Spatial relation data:
========================================================================
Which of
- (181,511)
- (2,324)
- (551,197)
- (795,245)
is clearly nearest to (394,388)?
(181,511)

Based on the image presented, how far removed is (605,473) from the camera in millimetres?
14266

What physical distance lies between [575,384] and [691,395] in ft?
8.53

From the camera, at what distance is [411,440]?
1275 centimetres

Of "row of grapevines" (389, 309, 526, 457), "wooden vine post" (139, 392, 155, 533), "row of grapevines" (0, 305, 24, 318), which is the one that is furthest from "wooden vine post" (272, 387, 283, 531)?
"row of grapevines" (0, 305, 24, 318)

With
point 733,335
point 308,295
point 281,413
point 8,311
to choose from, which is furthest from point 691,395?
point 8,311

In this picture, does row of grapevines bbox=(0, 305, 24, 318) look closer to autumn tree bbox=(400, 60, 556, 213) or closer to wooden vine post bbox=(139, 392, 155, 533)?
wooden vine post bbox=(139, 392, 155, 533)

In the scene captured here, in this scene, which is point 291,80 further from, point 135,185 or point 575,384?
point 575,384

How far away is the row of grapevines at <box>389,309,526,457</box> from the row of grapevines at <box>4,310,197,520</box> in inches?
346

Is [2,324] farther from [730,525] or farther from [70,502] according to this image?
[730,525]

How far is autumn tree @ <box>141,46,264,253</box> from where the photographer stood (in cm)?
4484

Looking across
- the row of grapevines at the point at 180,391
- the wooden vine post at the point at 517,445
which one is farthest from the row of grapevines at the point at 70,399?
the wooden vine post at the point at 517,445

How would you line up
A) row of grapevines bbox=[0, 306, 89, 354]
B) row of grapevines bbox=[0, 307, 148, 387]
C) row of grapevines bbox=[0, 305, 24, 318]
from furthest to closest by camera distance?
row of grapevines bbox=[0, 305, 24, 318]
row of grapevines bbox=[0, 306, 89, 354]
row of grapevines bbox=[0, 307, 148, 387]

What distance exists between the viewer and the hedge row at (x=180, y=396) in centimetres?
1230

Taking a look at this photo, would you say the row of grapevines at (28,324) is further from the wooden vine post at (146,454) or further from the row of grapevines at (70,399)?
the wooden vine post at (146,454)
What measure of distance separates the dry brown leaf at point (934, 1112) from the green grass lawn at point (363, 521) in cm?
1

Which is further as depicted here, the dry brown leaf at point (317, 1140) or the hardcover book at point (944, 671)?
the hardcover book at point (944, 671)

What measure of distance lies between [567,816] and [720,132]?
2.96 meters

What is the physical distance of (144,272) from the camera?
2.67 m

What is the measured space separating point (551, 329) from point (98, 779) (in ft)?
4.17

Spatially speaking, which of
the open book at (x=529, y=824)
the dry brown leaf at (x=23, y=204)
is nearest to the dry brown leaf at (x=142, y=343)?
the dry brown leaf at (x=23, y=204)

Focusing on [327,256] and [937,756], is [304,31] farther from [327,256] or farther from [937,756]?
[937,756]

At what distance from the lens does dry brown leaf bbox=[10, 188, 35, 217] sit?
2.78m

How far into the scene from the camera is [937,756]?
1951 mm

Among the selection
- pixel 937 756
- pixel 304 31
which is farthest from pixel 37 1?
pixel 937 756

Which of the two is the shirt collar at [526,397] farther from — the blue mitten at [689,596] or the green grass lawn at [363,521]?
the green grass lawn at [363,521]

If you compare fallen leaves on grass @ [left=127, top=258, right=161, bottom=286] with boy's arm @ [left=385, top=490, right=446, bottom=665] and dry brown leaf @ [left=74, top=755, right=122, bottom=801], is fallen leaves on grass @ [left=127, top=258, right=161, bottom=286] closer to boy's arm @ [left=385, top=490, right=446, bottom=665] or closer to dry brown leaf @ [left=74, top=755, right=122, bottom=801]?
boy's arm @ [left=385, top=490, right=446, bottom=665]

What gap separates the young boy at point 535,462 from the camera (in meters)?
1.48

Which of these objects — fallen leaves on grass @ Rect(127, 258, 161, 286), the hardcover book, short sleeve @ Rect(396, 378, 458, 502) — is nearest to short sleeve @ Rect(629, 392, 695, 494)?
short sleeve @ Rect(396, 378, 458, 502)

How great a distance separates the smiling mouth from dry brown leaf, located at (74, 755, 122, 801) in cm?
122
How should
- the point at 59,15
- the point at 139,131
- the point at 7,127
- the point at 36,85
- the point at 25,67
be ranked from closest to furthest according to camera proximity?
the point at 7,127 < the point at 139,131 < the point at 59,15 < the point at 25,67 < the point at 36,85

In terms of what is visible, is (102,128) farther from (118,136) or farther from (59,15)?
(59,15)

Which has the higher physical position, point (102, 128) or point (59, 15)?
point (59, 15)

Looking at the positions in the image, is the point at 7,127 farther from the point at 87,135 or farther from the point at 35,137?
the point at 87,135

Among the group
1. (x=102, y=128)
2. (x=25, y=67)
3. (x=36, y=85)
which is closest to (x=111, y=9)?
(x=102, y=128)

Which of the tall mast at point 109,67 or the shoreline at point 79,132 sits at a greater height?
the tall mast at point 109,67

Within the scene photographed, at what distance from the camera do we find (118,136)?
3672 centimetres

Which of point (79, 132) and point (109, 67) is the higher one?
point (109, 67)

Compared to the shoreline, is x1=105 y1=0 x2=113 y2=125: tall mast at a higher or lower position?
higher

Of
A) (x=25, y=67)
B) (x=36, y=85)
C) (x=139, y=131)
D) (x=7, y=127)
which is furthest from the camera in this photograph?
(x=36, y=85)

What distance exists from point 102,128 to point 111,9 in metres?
========================================================================
REQUEST — Please transcribe all of the entries above line for line, without changing anything.

ANSWER —
Which of
- (181,511)
- (2,324)
- (551,197)
- (795,245)
is clearly nearest to (394,388)?
(181,511)

Based on the image presented, how far removed is (605,473) from the camera in millimetres?
14266

What physical distance lies between [575,384] and [691,395] in ft?
8.53

From the camera, at what distance is [411,440]?
1275 centimetres

Of "row of grapevines" (389, 309, 526, 457), "wooden vine post" (139, 392, 155, 533), "row of grapevines" (0, 305, 24, 318), which is the one that is furthest from "wooden vine post" (272, 387, 283, 531)?
"row of grapevines" (0, 305, 24, 318)

With
point 733,335
point 308,295
point 281,413
point 8,311
to choose from, which is furthest from point 691,395?
point 8,311

In this picture, does row of grapevines bbox=(0, 305, 24, 318) look closer to autumn tree bbox=(400, 60, 556, 213) or closer to wooden vine post bbox=(139, 392, 155, 533)?
wooden vine post bbox=(139, 392, 155, 533)

In the scene captured here, in this scene, which is point 291,80 further from, point 135,185 or point 575,384?
point 575,384

How far away is the row of grapevines at <box>389,309,526,457</box> from the row of grapevines at <box>4,310,197,520</box> in inches?
346

Is [2,324] farther from [730,525] or farther from [70,502] according to this image?
[730,525]

How far is autumn tree @ <box>141,46,264,253</box> from where the photographer stood (in cm)?
4484

Looking across
- the row of grapevines at the point at 180,391
- the wooden vine post at the point at 517,445
which one is farthest from the row of grapevines at the point at 70,399?
the wooden vine post at the point at 517,445

How would you line up
A) row of grapevines bbox=[0, 306, 89, 354]
B) row of grapevines bbox=[0, 307, 148, 387]
C) row of grapevines bbox=[0, 305, 24, 318]
from furthest to closest by camera distance?
row of grapevines bbox=[0, 305, 24, 318]
row of grapevines bbox=[0, 306, 89, 354]
row of grapevines bbox=[0, 307, 148, 387]

What distance exists between the viewer and the hedge row at (x=180, y=396) in centimetres?
1230

Taking a look at this photo, would you say the row of grapevines at (28,324) is further from the wooden vine post at (146,454) or further from the row of grapevines at (70,399)?
the wooden vine post at (146,454)
What measure of distance separates the dry brown leaf at point (934, 1112) from the green grass lawn at point (363, 521) in cm?
1

Which is further as depicted here, the dry brown leaf at point (317, 1140) or the hardcover book at point (944, 671)?
the hardcover book at point (944, 671)

What measure of distance lies between [567,816] and [720,132]?
2.96 meters

What is the physical distance of (144,272) from the camera?
2.67 m

What is the measured space separating point (551, 329) from point (98, 779) (in ft)?
4.17

Spatially speaking, which of
the open book at (x=529, y=824)
the dry brown leaf at (x=23, y=204)
is nearest to the dry brown leaf at (x=142, y=343)?
the dry brown leaf at (x=23, y=204)

Focusing on [327,256] and [937,756], is [304,31] farther from [327,256] or farther from [937,756]?
[937,756]

At what distance from the lens does dry brown leaf bbox=[10, 188, 35, 217] sit?
2.78m

How far into the scene from the camera is [937,756]?
1951 mm

Among the selection
- pixel 937 756
- pixel 304 31
which is farthest from pixel 37 1?
pixel 937 756

Which of the two is the shirt collar at [526,397] farther from — the blue mitten at [689,596] or the green grass lawn at [363,521]?
the green grass lawn at [363,521]

If you compare fallen leaves on grass @ [left=127, top=258, right=161, bottom=286] with boy's arm @ [left=385, top=490, right=446, bottom=665] and dry brown leaf @ [left=74, top=755, right=122, bottom=801], is fallen leaves on grass @ [left=127, top=258, right=161, bottom=286] closer to boy's arm @ [left=385, top=490, right=446, bottom=665] or closer to dry brown leaf @ [left=74, top=755, right=122, bottom=801]?
boy's arm @ [left=385, top=490, right=446, bottom=665]

What gap separates the young boy at point 535,462 from the camera (in meters)?
1.48

Which of these objects — fallen leaves on grass @ Rect(127, 258, 161, 286), the hardcover book, short sleeve @ Rect(396, 378, 458, 502) — is nearest to short sleeve @ Rect(629, 392, 695, 494)?
short sleeve @ Rect(396, 378, 458, 502)

How great a distance separates the smiling mouth from dry brown leaf, located at (74, 755, 122, 801) in cm?
122
How should
- the point at 59,15
- the point at 139,131
- the point at 7,127
- the point at 36,85
- the point at 25,67
be ranked from closest to furthest according to camera proximity?
the point at 7,127 < the point at 139,131 < the point at 59,15 < the point at 25,67 < the point at 36,85

In terms of what is visible, is (102,128) farther from (118,136) or farther from (59,15)?
(59,15)

Which has the higher physical position, point (102, 128) or point (59, 15)?
point (59, 15)

Looking at the positions in the image, is the point at 7,127 farther from the point at 87,135 or farther from the point at 35,137?
the point at 87,135

Among the group
1. (x=102, y=128)
2. (x=25, y=67)
3. (x=36, y=85)
which is closest to (x=111, y=9)?
(x=102, y=128)

Which of the tall mast at point 109,67 or the shoreline at point 79,132 sits at a greater height?
the tall mast at point 109,67

Within the scene photographed, at what distance from the camera do we find (118,136)?
3672 centimetres

Which of point (79, 132) and point (109, 67) is the higher one?
point (109, 67)

Compared to the shoreline, is x1=105 y1=0 x2=113 y2=125: tall mast at a higher or lower position?
higher

Of
A) (x=25, y=67)
B) (x=36, y=85)
C) (x=139, y=131)
D) (x=7, y=127)
which is furthest from the camera in this photograph?
(x=36, y=85)

What distance exists from point 102,128 to point 111,9 in metres?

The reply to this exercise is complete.